2.5. Gene Structure Analysis

The exon/intron organization for each phylogenetic group was illustrated using the Gene structure display server (GSDS) program (http://gsds.cbi.pku.edu.cn/ accessed on 10 February 2022), by aligning the coding and genomic sequences obtained from Phytozome. Introns were classified based on the structure in the genome, including phase, length, and number. A UGT intron map was constructed in accordance with a previously established method [18,23]. The insertion events were serially numbered as I-1 to I-10, according to their positions [18,25]. The splice sites of intron-containing UGTs were mapped onto all aligned sequences of intron-containing UGT peptides using the PIECE web tool (https://wheat.pw.usda.gov/piece/ accessed on 11 February 2022). The gene structure of putative UGTs was also compared with other UGTs from Arabidopsis, P. persica, M. domestica, V. vinifera, L. usitatissimum, Glycine max, and Gossypium raimondii using the PIECE webtool. The gene structure was compared based on PFAM domain PF00201.

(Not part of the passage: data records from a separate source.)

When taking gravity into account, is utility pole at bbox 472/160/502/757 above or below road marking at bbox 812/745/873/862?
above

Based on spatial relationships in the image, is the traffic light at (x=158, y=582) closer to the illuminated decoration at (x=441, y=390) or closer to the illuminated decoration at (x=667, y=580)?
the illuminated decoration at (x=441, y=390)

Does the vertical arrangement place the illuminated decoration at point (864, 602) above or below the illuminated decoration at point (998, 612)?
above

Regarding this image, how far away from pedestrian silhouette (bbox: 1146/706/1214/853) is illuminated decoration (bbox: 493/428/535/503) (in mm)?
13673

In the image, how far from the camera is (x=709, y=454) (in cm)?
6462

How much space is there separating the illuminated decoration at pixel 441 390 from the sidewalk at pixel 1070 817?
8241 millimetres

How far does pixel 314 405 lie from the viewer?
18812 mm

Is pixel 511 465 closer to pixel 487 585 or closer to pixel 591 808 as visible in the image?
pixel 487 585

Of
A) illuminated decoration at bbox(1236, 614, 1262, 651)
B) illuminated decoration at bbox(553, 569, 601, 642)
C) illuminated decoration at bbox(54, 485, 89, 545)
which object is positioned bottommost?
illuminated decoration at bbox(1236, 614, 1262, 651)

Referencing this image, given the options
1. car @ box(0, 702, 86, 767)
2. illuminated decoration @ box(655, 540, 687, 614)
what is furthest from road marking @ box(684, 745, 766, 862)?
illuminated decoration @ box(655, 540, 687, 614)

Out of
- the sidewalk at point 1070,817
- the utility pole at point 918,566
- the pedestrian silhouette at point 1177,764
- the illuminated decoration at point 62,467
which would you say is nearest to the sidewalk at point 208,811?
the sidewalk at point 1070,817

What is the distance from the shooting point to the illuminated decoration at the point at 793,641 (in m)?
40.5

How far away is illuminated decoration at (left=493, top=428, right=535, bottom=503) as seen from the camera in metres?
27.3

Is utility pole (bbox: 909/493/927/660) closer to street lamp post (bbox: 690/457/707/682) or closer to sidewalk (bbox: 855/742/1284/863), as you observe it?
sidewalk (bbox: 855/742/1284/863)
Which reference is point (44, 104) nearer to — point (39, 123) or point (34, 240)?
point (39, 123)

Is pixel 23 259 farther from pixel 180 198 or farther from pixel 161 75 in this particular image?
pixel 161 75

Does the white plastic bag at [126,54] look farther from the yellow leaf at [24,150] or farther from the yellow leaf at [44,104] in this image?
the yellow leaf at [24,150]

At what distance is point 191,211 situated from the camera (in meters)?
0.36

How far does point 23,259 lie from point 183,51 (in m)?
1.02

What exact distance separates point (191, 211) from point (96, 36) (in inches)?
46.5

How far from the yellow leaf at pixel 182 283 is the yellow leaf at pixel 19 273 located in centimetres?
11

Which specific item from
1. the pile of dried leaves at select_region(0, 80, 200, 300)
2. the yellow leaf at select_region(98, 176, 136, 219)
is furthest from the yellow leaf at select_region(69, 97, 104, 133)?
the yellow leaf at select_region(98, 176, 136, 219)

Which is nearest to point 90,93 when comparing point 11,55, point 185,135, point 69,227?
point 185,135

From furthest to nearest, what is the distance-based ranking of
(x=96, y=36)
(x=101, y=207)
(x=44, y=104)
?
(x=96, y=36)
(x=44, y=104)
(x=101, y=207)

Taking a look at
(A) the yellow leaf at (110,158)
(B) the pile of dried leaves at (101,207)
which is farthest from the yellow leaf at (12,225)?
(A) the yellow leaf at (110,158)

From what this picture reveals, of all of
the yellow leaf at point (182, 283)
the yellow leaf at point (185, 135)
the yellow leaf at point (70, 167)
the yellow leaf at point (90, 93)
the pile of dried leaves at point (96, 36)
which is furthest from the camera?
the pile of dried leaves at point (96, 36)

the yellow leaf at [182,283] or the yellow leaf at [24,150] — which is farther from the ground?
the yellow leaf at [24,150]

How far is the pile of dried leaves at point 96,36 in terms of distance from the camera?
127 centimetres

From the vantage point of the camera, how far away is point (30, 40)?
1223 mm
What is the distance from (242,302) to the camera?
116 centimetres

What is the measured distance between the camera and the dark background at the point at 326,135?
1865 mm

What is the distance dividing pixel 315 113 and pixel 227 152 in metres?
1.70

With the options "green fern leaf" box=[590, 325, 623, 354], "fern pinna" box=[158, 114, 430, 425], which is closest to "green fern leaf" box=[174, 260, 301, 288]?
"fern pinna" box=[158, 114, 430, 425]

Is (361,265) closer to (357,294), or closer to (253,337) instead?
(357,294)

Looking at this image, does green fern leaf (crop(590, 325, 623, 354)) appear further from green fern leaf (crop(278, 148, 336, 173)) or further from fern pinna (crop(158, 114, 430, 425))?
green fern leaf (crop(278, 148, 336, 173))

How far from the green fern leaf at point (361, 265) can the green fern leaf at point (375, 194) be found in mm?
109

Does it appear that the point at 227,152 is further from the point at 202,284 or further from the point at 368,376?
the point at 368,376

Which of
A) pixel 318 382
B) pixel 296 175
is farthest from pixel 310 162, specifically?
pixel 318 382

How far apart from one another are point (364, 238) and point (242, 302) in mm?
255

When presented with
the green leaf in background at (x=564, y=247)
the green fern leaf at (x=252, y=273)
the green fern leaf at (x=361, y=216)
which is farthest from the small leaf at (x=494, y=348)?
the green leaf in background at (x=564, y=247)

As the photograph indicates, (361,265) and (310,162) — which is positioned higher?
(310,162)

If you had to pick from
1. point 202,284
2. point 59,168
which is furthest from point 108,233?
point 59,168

2.6. Digital Expression Analysis

Microarray data of the putative UGTs in different tissues, such as leaves, phloem/cambium, roots, petioles, twigs, buds, flowers, and suckers, were obtained from the popgenie database using the Asp201 EA Affymetrix dataset. A heatmap of the data was generated with distance function (Euclidean) and hierarchical clustering (Average), using the exHeatmap tool on the popgenie website. The same Affymetrix dataset was used to check the expression of these UGT genes under different conditions, such as drought, heat, cold and salt stresses. A heatmap was generated using the previously mentioned conditions.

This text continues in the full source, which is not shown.